:: Text ::
◇ ◇ ◇ ◇
The game, called
Sea Quest Hero and developed by Deutsche Telekom and Alzheimer’s
Research UK, was launched in May and has already generated
enough data to help create a global benchmark for the human
brain's navigational processes and how they vary between men and
women, and between the young and old.
It has been played more than 2.4 million times worldwide, giving
more than 9,400 years' worth of equivalent lab-based research,
the scientists said on Wednesday - and is showing the potential
to be able to help diagnose dementia earlier.
According to the World Health Organization, the total number of
people with dementia in 2015 was estimated at 47.5 million, and
that number is rising rapidly as life expectancy increases and
societies age. Case numbers are projected to reach 75.6 million
by 2030, and to more than triple between now and 2050.
The incurable condition is a leading cause of disability and
dependency, and is starting to overtake heart disease as a cause
of death in some developed countries.
Dementia is caused by brain diseases, most commonly Alzheimer's
disease, which result in the loss of brain cells and affect
memory, thinking, behavior, navigational and spatial abilities
and the ability to perform everyday activities.
Hugo Spiers, a neuroscientist at Britain's University College
London who led the research team, said the Sea Hero study was
unprecedented in both scale and accuracy.
"The findings the game is yielding have enormous potential to
support vital developments in dementia research," he said.
In preliminary results, published and presented at a
neuroscience conference in the United States, scientists found
that spatial navigation abilities start to decline from early
adulthood continue on this trajectory.
Players aged 19, for example, were 74 percent likely to
accurately hit a target during the game, compared with 46
percent among 75-year-old players.
Spiers said this was in stark contrast to findings of previous
small studies, which suggest declines start much later.
While memory deterioration is a fairly normal part of ageing,
Spiers explained that becoming completely disoriented is not. It
is, however, common in people developing dementia.
This means the benchmark established by the initial data from
Sea Hero Quest players paves the way to finding the earliest
spatial navigational changes, he said. This makes dementia
potentially diagnosable long before someone displays symptoms of
general memory loss. In turn, this could allow for earlier
diagnosis and treatment of patients.
Since the game's data shows changes in spatial navigation
abilities - both declines and improvements - it could also be
used in future drug trials to assess the effectiveness of
possible treatments, the researchers said.
◇ ◇ ◇ ◇
:: Work item ::
Reproduce the article on the dementia research game word for word, from "While memory deterioration" up to and including "the researchers said.".

:: Collected data ::
◇ ◇ ◇ ◇
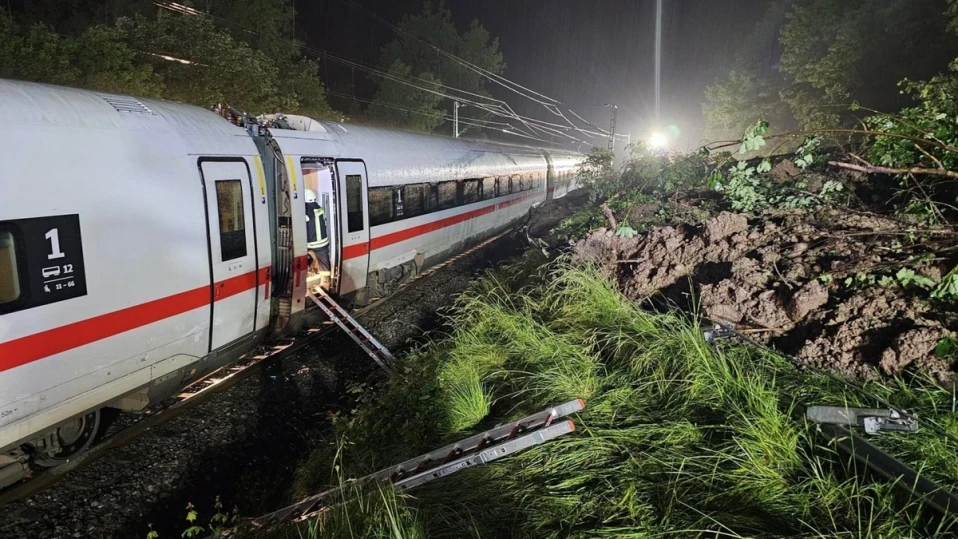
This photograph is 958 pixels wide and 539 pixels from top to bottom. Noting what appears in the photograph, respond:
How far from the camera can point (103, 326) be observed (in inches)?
157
◇ ◇ ◇ ◇
:: Result below ::
While memory deterioration is a fairly normal part of ageing,
Spiers explained that becoming completely disoriented is not. It
is, however, common in people developing dementia.
This means the benchmark established by the initial data from
Sea Hero Quest players paves the way to finding the earliest
spatial navigational changes, he said. This makes dementia
potentially diagnosable long before someone displays symptoms of
general memory loss. In turn, this could allow for earlier
diagnosis and treatment of patients.
Since the game's data shows changes in spatial navigation
abilities - both declines and improvements - it could also be
used in future drug trials to assess the effectiveness of
possible treatments, the researchers said.